Mapping with Tophat Exercises 2014

Get your data

Six raw data files were provided as the starting point:

  • c1_r1, c1_r2, c1_r3 from the first biological condition
  • c2_r1, c2_r2, and c2_r3 from the second biological condition

Get set up for the exercises
cds
cd my_rnaseq_course
cp -r /corral-repl/utexas/BioITeam/rnaseq_course/tophat_exercise . &
cp -r /corral-repl/utexas/BioITeam/rnaseq_course/tophat_results . & #pregenerated tophat results
#Lets get pregenerated bwa results as well for doing comparisons
cp -r /corral-repl/utexas/BioITeam/rnaseq_course/bwa_mem_results . &
 
cd tophat_exercise
 

Due to the size of the data and length of run time, many of the programs have already been run for this exercise. We will submit some jobs, but because we cannot wait for it to complete, we will be looking through already generated results. You will then be parsing the output, finding answers, and visualizing results (in the directory tophat_results).

Run tophat

On lonestar, to run tophat, following modules need to be loaded.

Load modules
module load boost/1.45.0
module load bowtie
module load tophat

 

Create reference index - this has already been done for you.

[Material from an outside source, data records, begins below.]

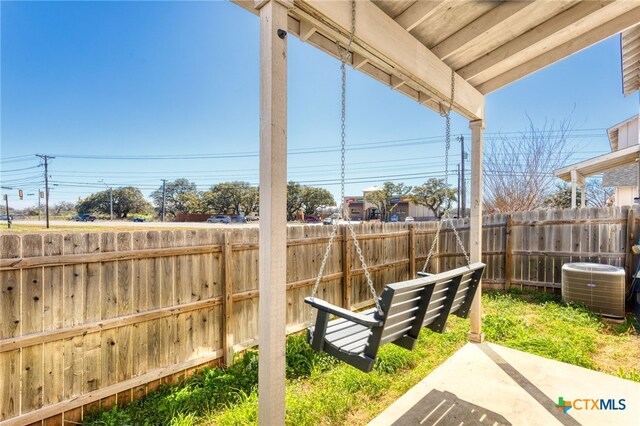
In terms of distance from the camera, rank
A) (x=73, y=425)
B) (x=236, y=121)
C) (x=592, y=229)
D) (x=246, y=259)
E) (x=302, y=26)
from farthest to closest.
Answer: (x=236, y=121), (x=592, y=229), (x=246, y=259), (x=73, y=425), (x=302, y=26)

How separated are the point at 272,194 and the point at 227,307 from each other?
2210 millimetres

             bowtie2-build reference/genome.fa reference/genome.fa

Notice the index files in the reference/ directory.

 

Tophat command syntax

 

     tophat [options] <bowtie_index_prefix> <reads1> <reads2>


Create a tophat.commands file with all your tophat commands.

Tophat commands
nano commands.tophat
tophat -p 2 -G reference/genes.gtf -o C1_R1_thout reference/genome.fa data/GSM794483_C1_R1_1.fq data/GSM794483_C1_R1_2.fq
tophat -p 2 -G reference/genes.gtf -o C1_R2_thout reference/genome.fa data/GSM794484_C1_R2_1.fq data/GSM794484_C1_R2_2.fq
tophat -p 2 -G reference/genes.gtf -o C1_R3_thout reference/genome.fa data/GSM794485_C1_R3_1.fq data/GSM794485_C1_R3_2.fq
tophat -p 2 -G reference/genes.gtf -o C2_R1_thout reference/genome.fa data/GSM794486_C2_R1_1.fq data/GSM794486_C2_R1_2.fq
tophat -p 2 -G reference/genes.gtf -o C2_R2_thout reference/genome.fa data/GSM794487_C2_R2_1.fq data/GSM794487_C2_R2_2.fq
tophat -p 2 -G reference/genes.gtf -o C2_R3_thout reference/genome.fa data/GSM794488_C2_R3_1.fq data/GSM794488_C2_R3_2.fq

Create a launcher file called tophat_launcher.sge to submit these tophat commands.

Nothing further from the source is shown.